RuntimeError: Error(s) in loading state_dict for LlamaModel: size mismatch for model.layers.0.self_attn.q_proj.weight: copying a param with shape torch.Size([768, 2048]) from checkpoint, the shape in current model is torch.Size([2048, 2048]).

Question

RuntimeError: Error(s) in loading state_dict for LlamaModel: size mismatch for model.layers.0.self_attn.q_proj.weight: copying a param with shape torch.Size([768, 2048]) from checkpoint, the shape in current model is torch.Size([2048, 2048]).

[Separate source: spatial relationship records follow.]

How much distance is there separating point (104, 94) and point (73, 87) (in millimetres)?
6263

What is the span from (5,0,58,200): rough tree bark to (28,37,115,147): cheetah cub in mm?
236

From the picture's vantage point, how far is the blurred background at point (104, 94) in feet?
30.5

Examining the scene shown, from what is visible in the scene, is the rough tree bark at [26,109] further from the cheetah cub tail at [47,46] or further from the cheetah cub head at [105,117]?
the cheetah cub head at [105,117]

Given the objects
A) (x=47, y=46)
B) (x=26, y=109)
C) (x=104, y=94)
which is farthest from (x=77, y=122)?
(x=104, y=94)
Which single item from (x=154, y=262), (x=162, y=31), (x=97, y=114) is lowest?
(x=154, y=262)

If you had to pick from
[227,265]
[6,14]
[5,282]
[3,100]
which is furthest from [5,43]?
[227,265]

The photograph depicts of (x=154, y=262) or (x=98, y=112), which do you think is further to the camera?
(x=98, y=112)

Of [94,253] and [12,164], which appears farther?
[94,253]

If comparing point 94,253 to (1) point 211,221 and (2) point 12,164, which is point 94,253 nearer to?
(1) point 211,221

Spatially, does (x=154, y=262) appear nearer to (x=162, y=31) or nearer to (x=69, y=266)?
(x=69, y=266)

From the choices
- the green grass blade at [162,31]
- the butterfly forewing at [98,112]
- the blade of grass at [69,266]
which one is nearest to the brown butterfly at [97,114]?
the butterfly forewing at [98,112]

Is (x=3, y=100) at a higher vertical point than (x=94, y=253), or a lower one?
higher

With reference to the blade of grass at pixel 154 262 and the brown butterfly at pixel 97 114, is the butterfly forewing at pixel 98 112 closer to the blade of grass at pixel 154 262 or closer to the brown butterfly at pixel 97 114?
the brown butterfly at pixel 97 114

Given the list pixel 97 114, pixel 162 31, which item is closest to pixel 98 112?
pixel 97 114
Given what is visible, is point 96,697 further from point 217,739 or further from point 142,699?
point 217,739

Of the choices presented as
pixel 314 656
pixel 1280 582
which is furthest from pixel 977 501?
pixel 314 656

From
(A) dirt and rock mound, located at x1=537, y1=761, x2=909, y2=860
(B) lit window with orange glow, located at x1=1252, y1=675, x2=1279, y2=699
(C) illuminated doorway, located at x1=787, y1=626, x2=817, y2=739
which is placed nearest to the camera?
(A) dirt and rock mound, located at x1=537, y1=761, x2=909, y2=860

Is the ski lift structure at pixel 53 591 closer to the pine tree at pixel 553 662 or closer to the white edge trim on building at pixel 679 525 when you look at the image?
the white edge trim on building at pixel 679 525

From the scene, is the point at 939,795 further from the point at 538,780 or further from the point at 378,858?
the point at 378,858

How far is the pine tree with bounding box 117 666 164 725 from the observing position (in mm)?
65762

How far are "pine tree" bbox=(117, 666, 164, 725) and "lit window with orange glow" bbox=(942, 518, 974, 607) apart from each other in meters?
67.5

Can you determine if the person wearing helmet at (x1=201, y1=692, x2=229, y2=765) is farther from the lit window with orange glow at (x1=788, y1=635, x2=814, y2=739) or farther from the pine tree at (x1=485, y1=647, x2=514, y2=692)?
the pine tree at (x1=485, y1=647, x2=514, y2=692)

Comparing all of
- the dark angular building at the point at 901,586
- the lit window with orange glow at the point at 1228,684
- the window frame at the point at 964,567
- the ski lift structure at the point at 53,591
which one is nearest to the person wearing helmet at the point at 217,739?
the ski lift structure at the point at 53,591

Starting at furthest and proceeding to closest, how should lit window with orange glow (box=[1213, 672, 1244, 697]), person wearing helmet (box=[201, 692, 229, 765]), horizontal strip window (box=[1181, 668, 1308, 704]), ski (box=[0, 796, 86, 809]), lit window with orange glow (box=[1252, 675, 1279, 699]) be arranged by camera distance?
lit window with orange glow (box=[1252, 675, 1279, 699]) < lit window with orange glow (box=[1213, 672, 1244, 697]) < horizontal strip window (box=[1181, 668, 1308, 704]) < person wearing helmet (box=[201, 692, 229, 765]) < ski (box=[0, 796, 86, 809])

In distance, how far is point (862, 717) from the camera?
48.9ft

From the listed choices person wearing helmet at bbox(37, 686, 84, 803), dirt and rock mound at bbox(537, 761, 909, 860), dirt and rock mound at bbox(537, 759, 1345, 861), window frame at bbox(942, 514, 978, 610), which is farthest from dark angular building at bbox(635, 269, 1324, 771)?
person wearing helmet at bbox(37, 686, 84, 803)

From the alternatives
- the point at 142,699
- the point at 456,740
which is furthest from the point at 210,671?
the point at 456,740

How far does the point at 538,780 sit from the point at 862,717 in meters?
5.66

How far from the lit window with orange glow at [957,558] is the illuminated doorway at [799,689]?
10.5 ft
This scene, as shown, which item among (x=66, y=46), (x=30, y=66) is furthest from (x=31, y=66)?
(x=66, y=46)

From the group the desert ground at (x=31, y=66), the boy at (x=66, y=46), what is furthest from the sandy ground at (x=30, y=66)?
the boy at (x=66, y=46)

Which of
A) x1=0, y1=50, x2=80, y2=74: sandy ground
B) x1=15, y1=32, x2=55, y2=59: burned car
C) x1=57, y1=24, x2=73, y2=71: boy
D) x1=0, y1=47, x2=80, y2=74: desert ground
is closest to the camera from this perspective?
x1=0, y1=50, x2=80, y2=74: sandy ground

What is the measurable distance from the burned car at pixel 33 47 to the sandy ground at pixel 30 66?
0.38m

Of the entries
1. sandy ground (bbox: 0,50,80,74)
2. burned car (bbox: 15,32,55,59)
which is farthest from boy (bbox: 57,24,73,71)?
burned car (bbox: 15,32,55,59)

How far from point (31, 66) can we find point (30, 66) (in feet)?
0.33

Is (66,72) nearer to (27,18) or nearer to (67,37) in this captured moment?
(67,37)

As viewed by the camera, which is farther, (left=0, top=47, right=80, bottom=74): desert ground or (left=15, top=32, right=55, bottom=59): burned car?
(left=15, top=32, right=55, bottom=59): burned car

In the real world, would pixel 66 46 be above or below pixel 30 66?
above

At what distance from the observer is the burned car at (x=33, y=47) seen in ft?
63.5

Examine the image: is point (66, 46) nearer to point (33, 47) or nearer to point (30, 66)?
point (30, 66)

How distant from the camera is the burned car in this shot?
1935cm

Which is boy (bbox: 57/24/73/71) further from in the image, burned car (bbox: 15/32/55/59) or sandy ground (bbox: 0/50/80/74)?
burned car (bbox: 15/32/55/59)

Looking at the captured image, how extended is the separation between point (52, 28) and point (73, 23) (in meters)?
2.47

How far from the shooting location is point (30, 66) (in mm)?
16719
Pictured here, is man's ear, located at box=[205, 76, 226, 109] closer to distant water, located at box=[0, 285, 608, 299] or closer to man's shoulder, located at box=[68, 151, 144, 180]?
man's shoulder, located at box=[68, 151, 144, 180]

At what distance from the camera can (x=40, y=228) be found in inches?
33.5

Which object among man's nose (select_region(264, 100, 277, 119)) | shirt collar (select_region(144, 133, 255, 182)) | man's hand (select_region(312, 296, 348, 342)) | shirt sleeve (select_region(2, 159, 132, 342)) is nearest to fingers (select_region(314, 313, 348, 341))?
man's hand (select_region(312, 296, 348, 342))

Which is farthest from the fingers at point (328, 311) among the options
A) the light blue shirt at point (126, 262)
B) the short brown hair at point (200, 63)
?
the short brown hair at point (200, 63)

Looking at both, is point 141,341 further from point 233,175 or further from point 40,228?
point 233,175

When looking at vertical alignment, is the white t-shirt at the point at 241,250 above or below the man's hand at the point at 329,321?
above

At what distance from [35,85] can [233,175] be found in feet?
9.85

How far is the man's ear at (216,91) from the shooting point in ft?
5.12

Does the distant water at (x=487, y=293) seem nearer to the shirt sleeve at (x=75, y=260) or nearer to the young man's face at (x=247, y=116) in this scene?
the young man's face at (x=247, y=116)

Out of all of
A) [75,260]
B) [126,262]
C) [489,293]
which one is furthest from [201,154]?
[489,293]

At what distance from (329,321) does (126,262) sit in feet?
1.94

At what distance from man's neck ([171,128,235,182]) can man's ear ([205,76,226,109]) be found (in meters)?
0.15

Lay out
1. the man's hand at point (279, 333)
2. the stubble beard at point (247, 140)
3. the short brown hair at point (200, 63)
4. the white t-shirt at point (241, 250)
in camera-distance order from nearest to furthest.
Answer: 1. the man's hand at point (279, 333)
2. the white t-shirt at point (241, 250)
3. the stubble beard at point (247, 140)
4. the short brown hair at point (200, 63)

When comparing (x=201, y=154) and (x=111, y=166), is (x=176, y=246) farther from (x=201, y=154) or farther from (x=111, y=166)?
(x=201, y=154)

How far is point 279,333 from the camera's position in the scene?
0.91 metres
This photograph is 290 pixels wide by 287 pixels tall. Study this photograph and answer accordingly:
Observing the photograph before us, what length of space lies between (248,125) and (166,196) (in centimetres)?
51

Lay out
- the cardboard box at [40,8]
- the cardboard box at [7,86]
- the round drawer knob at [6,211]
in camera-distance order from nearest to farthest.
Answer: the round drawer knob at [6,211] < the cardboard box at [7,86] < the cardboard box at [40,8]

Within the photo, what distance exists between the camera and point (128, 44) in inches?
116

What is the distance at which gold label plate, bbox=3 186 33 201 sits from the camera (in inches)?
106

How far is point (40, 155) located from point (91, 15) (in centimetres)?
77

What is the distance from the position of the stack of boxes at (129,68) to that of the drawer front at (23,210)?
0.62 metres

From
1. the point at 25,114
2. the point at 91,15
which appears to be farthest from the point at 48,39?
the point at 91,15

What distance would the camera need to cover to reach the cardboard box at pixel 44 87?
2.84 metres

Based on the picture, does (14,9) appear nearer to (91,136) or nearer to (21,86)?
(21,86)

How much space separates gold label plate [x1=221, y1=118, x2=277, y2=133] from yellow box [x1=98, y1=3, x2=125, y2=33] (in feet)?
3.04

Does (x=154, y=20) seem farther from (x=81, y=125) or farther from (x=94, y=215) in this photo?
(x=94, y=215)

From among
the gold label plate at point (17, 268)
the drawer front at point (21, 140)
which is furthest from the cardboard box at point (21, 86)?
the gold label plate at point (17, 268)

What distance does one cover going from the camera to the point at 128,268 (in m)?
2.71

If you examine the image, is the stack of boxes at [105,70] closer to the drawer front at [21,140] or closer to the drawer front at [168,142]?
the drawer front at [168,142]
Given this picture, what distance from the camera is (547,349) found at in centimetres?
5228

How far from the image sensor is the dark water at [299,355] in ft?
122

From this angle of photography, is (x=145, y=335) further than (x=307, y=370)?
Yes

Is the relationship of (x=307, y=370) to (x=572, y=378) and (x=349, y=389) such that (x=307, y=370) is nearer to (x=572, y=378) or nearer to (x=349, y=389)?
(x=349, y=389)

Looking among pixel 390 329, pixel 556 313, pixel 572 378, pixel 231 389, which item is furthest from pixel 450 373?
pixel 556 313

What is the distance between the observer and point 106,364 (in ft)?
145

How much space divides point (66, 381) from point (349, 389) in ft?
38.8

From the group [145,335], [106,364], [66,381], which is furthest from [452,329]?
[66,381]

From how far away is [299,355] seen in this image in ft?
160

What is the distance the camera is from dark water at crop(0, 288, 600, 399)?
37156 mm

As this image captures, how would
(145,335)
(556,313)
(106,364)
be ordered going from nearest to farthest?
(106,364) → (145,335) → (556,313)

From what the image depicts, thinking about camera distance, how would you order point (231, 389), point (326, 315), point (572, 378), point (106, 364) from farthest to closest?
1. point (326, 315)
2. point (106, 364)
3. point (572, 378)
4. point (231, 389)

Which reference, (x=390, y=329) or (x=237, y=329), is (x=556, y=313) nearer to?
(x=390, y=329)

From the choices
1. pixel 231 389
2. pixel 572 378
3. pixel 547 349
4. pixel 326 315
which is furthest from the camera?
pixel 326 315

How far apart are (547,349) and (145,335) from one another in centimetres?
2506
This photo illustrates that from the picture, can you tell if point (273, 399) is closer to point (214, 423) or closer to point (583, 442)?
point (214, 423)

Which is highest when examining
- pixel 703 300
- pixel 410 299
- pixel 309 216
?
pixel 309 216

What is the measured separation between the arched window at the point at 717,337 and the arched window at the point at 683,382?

Hasan-Syed25 opened this issue 2 months ago · comments

Hi! Need a little help here with loading a pretrained model using AutoModel.from_pretrained.

I pretrained a Tiny-llama model with the following model_config.yaml

bias: false
block_size: 2048
gelu_approximate: none
head_size: 48
hf_config:
name="TinyLlama-0.5B": null
intermediate_size: 2048
lm_head_bias: false
mlp_class_name: LLaMAMLP
n_embd: 2048
n_expert: 0
n_expert_per_token: 0
n_head: 16
n_layer: 24
n_query_groups: 4
name: tinyllama500m
norm_class_name: RMSNorm
norm_eps: 1.0e-05
padded_vocab_size: 32256
padding_multiple: 512
parallel_residual: false
rope_base: 10000
rope_condense_ratio: 1
rotary_percentage: 1.0
scale_embeddings: false
shared_attention_norm: false
vocab_size: 32000

I first converted the pretrained model weights to lit_model.pth using the following 2 commands:

!litgpt convert pretrained_checkpoint
--checkpoint_dir ../Apex-500M
--output_dir checkpoints/tiny-llama/final

!litgpt convert from_litgpt
--checkpoint_dir ./checkpoints/tiny-llama/final
--output_dir converted_dir

I am trying to load the model with the following configuration and encountering size mismatch error:

import torch
from transformers import AutoModel

state_dict = torch.load('converted_dir/model.pth')
model = AutoModel.from_pretrained(
"TinyLlama/TinyLlama-1.1B-intermediate-step-1431k-3T",
num_hidden_layers=24,
num_attention_heads=16,
hidden_size=2048,
vocab_size= 32256,
state_dict=state_dict,
)

ERROR:

RuntimeError: Error(s) in loading state_dict for LlamaModel:
size mismatch for model.layers.0.self_attn.q_proj.weight: copying a param with shape torch.Size([768, 2048]) from checkpoint, the shape in current model is torch.Size([2048, 2048]).

POSSIBLE EXPLANATION:

torch.Size([768, 2048]), the 768 value might be due to num_attention_heads(16)*head_size(48), but there's no param for head_size to be set in AutoModel.